J’ai été un jour surpris par la question d’une personne avec qui j’avais assisté à des obsèques catholiques : elle était troublée parce que le prêtre avait dit adieu au défunt en s’adressant à lui comme s’il était encore là, alors qu’il était mort depuis plusieurs jours. Cette personne pourtant cultivée me posait en substance la question : l’âme était-elle encore dans les parages ? Le défunt étant chrétien, je lui ai répondu en citant le brigand sur la croix à qui Jésus dit : « tu seras aujourd’hui avec moi au paradis ».

Cette interrogation est en fait très ancienne. Depuis la plus haute antiquité, on craint que les morts ne rôdent ; il y a l’idée qu’ils continuent à vivre une vie parallèle et qu’ils peuvent influer sur les vivants. La fête celte de Samain, qui deviendra Halloween, était destinée à se concilier les esprits des morts qui étaient sensés revenir le 31 octobre. À cause de cette crainte des morts, en Europe, au début de la christianisation, le cimetière est loin de la communauté des vivants. Puis le christianisme fait reculer la crainte des morts : le cimetière se rapproche de l’église. Enfin, ultime évolution, les morts vont pénétrer jusque dans l’église. Avoir sa tombe dans l’église est rare jusqu’à la fin du Moyen-Âge mais au XVIème siècle, la pratique se « démocratise » : ce ne sont plus seulement les nobles mais aussi des riches artisans qui se font enterrer dans l’église. Cette pratique se développe tellement que les conciles de Bordeaux et de Rouen (1582) « dénoncent le surpeuplement et l’invasion du sols des églises comme une calamité nouvelle »(1). Quel était le but de ceux qui se faisaient ainsi enterrer ? Croyaient-ils être ainsi plus près de Dieu ? Il est à craindre que la superstition et des raisons de prestige social y soient pour beaucoup.

La Réforme protestante va induire une attitude nouvelle devant la mort et devant les morts.

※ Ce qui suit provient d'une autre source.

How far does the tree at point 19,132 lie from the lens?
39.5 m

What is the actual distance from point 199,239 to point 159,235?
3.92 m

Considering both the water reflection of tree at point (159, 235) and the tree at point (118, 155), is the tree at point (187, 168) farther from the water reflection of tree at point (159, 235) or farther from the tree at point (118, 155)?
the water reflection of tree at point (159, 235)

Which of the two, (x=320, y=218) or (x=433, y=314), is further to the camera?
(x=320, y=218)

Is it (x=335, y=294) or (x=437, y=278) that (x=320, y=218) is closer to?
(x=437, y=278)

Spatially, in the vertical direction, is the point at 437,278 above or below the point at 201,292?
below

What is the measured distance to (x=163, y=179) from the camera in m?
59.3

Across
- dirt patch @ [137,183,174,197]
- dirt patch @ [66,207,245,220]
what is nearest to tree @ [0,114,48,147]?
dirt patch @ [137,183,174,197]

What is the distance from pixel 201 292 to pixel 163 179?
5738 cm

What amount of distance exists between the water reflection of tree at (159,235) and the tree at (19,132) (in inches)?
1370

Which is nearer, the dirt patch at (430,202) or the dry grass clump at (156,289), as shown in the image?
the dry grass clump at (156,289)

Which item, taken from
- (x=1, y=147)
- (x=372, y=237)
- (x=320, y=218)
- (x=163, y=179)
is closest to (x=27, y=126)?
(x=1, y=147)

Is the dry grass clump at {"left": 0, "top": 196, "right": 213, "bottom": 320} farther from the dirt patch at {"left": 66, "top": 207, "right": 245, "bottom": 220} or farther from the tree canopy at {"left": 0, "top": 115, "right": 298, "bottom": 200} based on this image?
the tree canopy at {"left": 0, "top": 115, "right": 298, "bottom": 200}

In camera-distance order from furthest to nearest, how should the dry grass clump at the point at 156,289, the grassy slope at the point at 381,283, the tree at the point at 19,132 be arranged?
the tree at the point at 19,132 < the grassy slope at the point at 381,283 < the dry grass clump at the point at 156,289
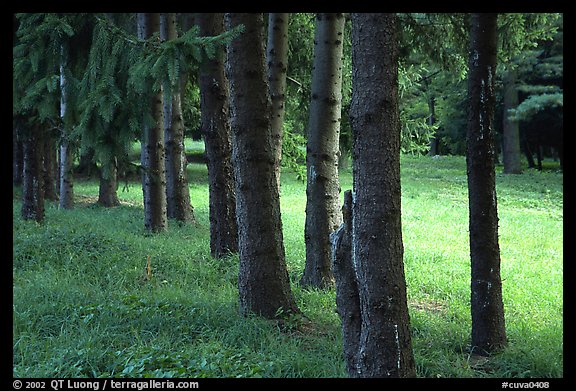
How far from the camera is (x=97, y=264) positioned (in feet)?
28.6

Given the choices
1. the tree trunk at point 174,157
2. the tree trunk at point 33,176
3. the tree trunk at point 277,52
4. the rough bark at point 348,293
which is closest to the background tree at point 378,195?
the rough bark at point 348,293

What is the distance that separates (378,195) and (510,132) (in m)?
29.1

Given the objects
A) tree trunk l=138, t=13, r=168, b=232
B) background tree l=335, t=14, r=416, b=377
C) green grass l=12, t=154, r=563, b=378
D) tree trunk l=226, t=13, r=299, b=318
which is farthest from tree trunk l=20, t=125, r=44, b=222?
background tree l=335, t=14, r=416, b=377

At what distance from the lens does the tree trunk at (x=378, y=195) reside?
4.43 meters

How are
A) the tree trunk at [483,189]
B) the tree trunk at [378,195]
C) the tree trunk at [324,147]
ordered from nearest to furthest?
1. the tree trunk at [378,195]
2. the tree trunk at [483,189]
3. the tree trunk at [324,147]

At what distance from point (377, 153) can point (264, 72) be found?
287 cm

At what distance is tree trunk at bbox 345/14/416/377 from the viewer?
4.43m

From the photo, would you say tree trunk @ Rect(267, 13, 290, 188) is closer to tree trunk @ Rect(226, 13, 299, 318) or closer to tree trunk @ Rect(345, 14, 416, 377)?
tree trunk @ Rect(226, 13, 299, 318)

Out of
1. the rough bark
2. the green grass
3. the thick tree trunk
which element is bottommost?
the green grass

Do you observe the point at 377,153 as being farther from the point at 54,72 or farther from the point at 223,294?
the point at 54,72

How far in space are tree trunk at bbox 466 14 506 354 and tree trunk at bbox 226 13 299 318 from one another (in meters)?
2.06

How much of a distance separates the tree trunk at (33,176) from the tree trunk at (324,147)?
616 cm

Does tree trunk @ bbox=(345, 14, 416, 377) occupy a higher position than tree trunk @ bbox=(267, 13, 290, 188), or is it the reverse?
tree trunk @ bbox=(267, 13, 290, 188)

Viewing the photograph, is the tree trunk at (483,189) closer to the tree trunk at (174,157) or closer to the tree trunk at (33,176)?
the tree trunk at (174,157)
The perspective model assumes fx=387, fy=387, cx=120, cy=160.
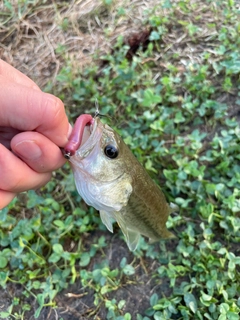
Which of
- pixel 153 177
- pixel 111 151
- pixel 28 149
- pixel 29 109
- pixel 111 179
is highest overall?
pixel 29 109

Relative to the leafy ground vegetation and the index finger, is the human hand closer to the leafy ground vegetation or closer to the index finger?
the index finger

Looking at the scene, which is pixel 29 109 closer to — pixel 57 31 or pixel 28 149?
pixel 28 149

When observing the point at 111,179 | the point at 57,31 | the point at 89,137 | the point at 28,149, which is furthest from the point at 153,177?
the point at 57,31

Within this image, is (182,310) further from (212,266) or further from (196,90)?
(196,90)

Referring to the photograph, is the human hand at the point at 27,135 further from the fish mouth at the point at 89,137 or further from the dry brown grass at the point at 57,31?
the dry brown grass at the point at 57,31

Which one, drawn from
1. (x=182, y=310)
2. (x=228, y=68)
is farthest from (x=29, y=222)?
(x=228, y=68)

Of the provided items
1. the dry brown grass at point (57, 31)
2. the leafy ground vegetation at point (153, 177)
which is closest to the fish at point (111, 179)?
the leafy ground vegetation at point (153, 177)
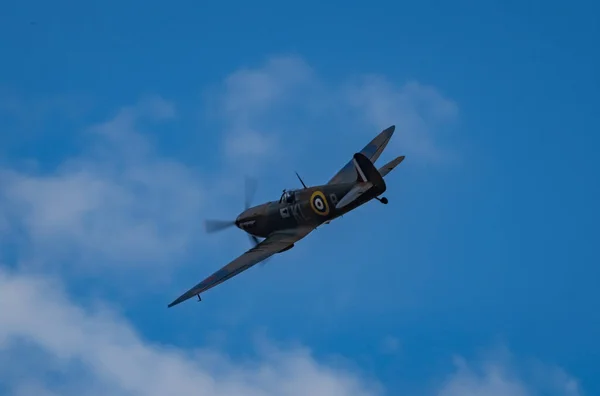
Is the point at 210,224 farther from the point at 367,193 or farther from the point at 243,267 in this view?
the point at 367,193

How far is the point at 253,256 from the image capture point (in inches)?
2034

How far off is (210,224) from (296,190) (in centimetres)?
690

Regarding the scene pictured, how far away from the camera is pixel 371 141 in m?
60.7

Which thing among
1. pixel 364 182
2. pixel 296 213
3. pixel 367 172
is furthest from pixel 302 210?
pixel 367 172

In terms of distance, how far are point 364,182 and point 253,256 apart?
708cm

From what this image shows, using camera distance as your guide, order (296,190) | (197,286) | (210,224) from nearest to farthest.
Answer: (197,286) → (296,190) → (210,224)

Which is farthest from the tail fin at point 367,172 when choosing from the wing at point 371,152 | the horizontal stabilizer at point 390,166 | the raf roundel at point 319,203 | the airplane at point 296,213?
the wing at point 371,152

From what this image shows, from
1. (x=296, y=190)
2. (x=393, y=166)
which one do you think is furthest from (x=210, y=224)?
(x=393, y=166)

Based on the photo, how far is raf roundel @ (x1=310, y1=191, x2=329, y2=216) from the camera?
51312 millimetres

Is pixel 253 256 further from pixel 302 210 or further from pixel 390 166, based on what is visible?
pixel 390 166

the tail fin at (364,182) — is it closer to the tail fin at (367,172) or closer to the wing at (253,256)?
the tail fin at (367,172)

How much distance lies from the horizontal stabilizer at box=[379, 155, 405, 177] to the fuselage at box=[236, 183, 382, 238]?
374 centimetres

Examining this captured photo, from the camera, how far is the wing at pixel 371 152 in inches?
2256

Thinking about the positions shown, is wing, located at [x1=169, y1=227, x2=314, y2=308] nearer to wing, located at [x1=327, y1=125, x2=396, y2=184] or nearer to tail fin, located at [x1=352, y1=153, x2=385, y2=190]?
tail fin, located at [x1=352, y1=153, x2=385, y2=190]
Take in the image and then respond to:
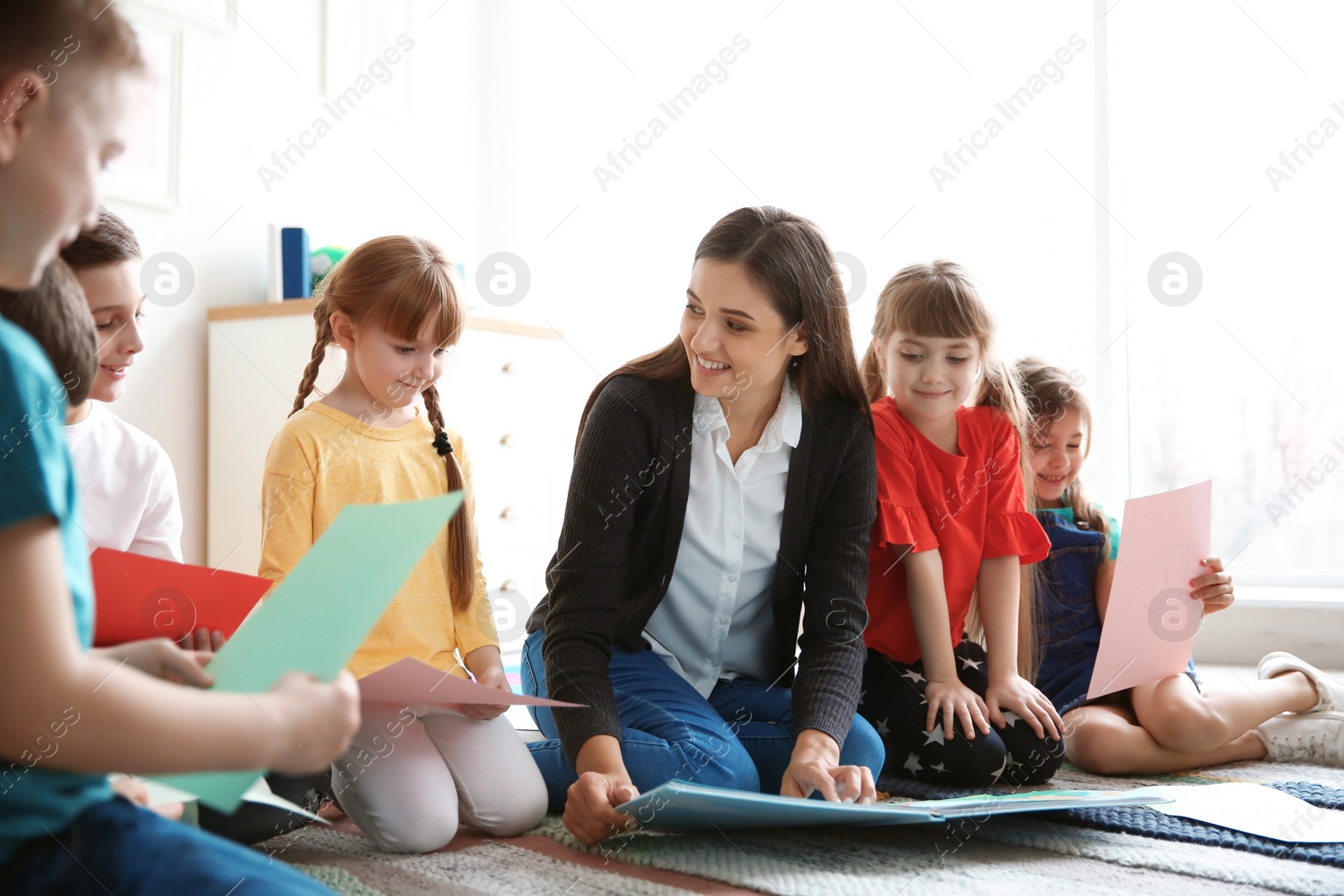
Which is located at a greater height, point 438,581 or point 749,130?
point 749,130

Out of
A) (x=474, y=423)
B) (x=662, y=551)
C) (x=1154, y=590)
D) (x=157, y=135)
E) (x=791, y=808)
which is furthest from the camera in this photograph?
(x=474, y=423)

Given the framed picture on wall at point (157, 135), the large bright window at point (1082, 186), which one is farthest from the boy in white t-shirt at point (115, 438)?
the large bright window at point (1082, 186)

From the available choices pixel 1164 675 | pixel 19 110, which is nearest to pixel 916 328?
pixel 1164 675

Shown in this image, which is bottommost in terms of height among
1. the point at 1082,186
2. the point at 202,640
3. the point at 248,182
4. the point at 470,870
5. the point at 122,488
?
the point at 470,870

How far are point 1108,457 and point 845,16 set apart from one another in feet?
4.42

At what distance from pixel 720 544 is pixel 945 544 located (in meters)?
0.35

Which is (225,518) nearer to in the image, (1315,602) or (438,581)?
(438,581)

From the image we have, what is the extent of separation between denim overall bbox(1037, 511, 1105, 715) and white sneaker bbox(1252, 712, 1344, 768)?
0.83 ft

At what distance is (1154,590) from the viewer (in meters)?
1.42

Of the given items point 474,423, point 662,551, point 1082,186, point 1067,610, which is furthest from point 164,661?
point 1082,186

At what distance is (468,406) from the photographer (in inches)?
92.0

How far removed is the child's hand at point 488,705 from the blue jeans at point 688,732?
0.05 meters

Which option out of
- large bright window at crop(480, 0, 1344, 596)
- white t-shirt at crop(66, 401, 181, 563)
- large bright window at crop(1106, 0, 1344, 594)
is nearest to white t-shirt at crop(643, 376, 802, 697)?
white t-shirt at crop(66, 401, 181, 563)

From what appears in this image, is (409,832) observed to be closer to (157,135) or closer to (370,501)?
(370,501)
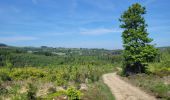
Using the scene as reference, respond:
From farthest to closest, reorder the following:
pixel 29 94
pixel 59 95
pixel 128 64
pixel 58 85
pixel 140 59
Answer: pixel 128 64
pixel 140 59
pixel 58 85
pixel 59 95
pixel 29 94

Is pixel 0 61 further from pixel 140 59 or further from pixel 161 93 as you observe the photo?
pixel 161 93

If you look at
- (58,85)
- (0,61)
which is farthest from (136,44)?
(0,61)

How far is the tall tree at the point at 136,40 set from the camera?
1957 inches

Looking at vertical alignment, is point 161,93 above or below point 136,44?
below

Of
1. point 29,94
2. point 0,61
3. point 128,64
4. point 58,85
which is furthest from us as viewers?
point 0,61

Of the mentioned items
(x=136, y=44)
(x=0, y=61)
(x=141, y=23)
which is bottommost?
(x=0, y=61)

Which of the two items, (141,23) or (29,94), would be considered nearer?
(29,94)

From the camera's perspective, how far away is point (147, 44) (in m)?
50.3

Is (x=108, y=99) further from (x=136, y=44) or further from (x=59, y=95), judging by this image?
(x=136, y=44)

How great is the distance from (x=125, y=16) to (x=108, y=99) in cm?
2865

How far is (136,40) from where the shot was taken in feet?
166

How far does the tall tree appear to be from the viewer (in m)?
49.7

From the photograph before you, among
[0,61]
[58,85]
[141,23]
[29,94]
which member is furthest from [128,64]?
[0,61]

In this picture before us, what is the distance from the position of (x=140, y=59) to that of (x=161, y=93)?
23.0 metres
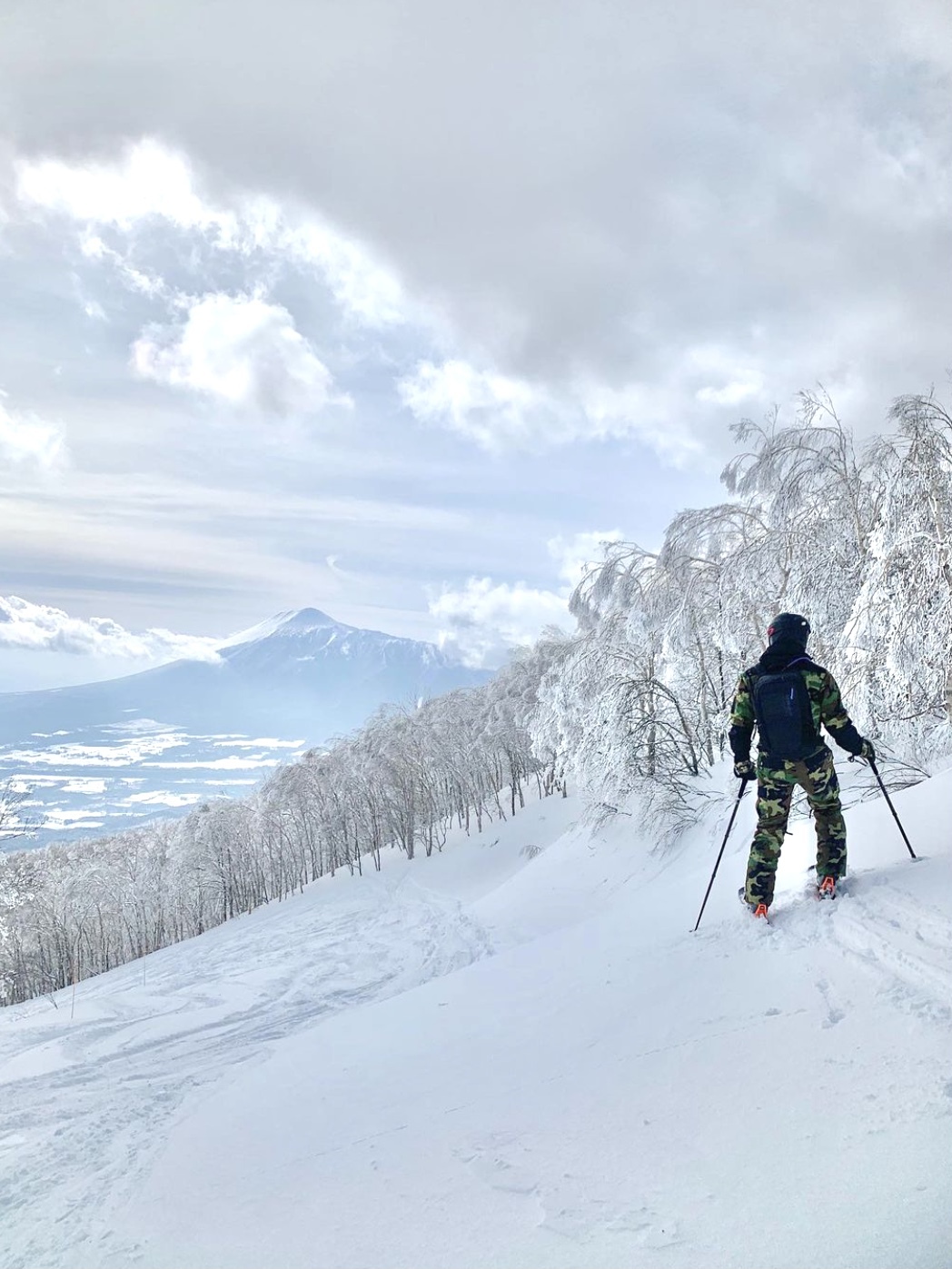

En Allemagne, elle va vouloir rompre le lien entre église et cimetière. Non par crainte des morts, mais, au contraire, par dédramatisation : on qualifie le cimetière « de lieu de repos et de sommeil » « le champ de Dieu où nos amis ont leur lit de repos »(2). Par hygiène aussi ! Écrivant aux pasteurs de la ville de Breslau touchée par la peste, Luther se prononce pour mettre le cimetière en dehors de la ville, s’inquiétant qu’il puisse sortir « des tombeaux des vapeurs susceptibles de vicier l’air »(3). Luther invoque également plusieurs textes bibliques qui montrent les morts enterrés hors de la ville : le fils de la veuve de Naïn, Abraham achetant un champ pour sépulture, et le tombeau de Jésus lui-même hors de la ville. Sur le fond, il y a une volonté de Luther aussi bien que de Calvin de rompre avec les pratiques antérieures. Ceci dit, la résistance est vive(4). Dès que la Réforme est stabilisée, dans la seconde moitié du XVIème, les Églises de la Réforme ont dû accepter que les nobles aient leurs tombes dans l’église, et les différentes catégories d’enterrements qui avaient été supprimées sont rétablies. Au début du XVIIème le transfert du cimetière hors les murs a réussi dans les villes mais pas dans les villages. Sur plusieurs points cependant, la rupture est totale avec le catholicisme.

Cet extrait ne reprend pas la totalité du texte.